I hear so many stories from my tapestry students about art classes where teachers told them they were no good or that they couldn’t do things the way their imagination told them they should. And those scars last a lifetime. If you were one of those kids who was told that trees couldn’t be purple or that you were playing Claire de Lune too fast, take back those moments and try again. Those teachers were wrong. Art is an expression of your soul and you can do it in any way that has meaning for you.

As I teach tapestry weaving, it is my primary goal to be encouraging especially for beginners. It is far more important that a new weaver enjoy the process and accept that mistakes will happen then that they find criticism and negativity in their teacher. If you’ve been on the receiving end of my “sandwich” style of delivering comments on a tapestry submission in class, you’ll recognize this: start with something positive, give suggestions for improvement, end with something positive and encouraging.

Music and the family

My mom playing the organ for church somewhere a long time ago.

I was unable to find a photo of myself playing the organ, but I did find this one of my Mom. She plays piano, harpsichord, and organ and so I came by all those things honestly.

My parents are life-long amateur musicians. My mom plays keyboard instruments and my father plays the bassoon. Their example, family ensembles, and their dedication to my music lessons allowed me to spend a lot of my younger years making music. And that dedication to art brought me to where I am today.

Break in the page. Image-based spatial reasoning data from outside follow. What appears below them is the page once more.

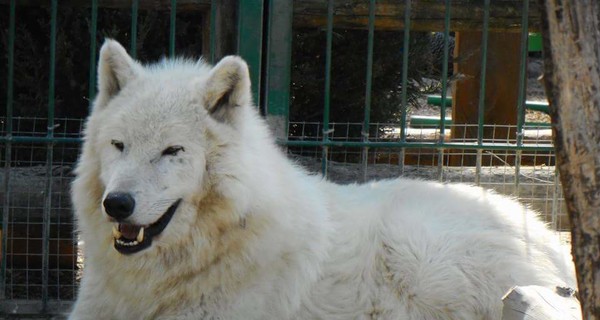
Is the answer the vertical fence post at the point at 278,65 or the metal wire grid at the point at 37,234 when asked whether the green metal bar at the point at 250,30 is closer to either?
the vertical fence post at the point at 278,65

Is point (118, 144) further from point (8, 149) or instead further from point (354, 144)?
point (354, 144)

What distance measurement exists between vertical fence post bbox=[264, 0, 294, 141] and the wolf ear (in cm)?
185

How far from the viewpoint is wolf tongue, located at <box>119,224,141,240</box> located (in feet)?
16.5

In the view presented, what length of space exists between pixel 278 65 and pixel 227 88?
6.47ft

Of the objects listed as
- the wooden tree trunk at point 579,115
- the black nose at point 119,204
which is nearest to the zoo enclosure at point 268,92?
the black nose at point 119,204

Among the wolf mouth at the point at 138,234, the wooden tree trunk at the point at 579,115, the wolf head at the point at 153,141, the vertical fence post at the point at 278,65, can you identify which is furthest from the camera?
the vertical fence post at the point at 278,65

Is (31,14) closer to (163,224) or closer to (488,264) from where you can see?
(163,224)

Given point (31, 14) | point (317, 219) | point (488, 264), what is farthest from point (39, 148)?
point (488, 264)

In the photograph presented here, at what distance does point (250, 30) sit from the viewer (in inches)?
279

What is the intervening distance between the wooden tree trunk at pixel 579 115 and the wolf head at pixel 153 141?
2.18 metres

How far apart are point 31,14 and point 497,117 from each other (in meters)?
5.07

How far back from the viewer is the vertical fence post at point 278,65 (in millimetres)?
7145

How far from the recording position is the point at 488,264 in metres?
5.54

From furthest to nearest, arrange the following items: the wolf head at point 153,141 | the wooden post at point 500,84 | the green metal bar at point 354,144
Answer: the wooden post at point 500,84 < the green metal bar at point 354,144 < the wolf head at point 153,141
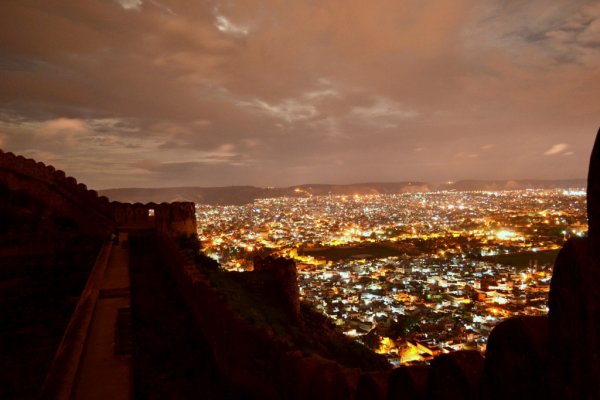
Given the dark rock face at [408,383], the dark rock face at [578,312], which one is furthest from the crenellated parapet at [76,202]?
the dark rock face at [578,312]

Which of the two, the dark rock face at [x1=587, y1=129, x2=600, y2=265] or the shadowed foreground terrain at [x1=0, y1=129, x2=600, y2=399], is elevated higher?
the dark rock face at [x1=587, y1=129, x2=600, y2=265]

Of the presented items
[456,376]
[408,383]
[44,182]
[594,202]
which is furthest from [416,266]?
[594,202]

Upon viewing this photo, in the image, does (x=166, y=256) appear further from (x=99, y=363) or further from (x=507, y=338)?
(x=507, y=338)

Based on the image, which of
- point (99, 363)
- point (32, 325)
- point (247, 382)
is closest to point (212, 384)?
point (247, 382)

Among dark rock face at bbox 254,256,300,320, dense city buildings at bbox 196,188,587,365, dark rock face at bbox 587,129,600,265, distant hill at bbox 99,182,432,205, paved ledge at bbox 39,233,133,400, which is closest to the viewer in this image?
dark rock face at bbox 587,129,600,265

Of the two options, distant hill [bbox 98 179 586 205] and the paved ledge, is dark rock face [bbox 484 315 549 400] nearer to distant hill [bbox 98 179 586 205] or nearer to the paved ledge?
the paved ledge

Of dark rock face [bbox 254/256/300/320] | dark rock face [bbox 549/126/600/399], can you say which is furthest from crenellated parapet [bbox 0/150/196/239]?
dark rock face [bbox 549/126/600/399]
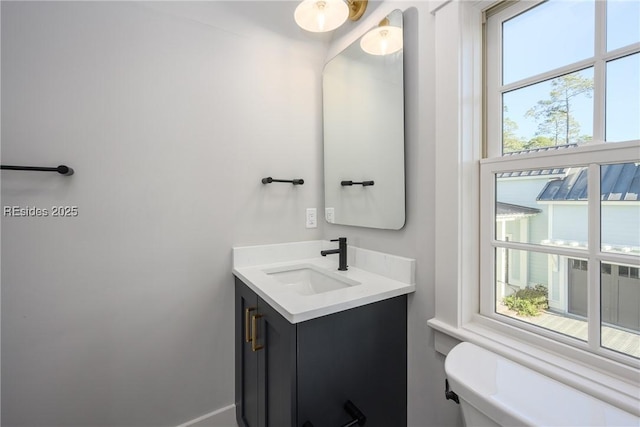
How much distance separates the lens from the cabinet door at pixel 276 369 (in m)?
0.88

*My subsequent training as an OT might have told me that 3 and 4 year olds are a little small to be playing the piano, but looking back at the curriculum I made, it was geared for group teaching and revolved around really fun activities, singing, games, and learning a few notes and simple tunes on the piano. So all in all, probably my instincts and that of my pedagogy professor Dr. Murray were good when creating that. I never moved forward with publishing it though I was encouraged to do so. Grad school turned me in another direction for many years.

**I grew up in the Presbyterian church and we were working with the same hymnbook. I don’t think I ever played the organ at my home church even after having lessons, but the hymns and ways of playing them so people could sing along was familiar to me.

***I suspect Dr. Rehl would have allowed me to use music for a recital of this length which was far beyond what was required for a BA in music student, but my new teacher absolutely would not hear of having music for reference at a recital. I did use music for the organ part of the recital and except for the need for a page turner, I believe it had no effect on the music.

****The recording was originally on tape and was later digitized. Recording equipment has come a long way in the last 30 years, but it isn’t half bad considering the concert was in 1994.

^Well, there was also the new hire calculus teacher that gave me the worst grade I’ve ever had in any class in high school or college. I only passed because my roommate’s boyfriend (thanks Don!) was a math major and helped me through many frustrating nights of calculus hell and because everyone in the class was failing and he had to curve the grades so he didn’t fail the entire class. I’ve never taken another math class, nor have I needed to!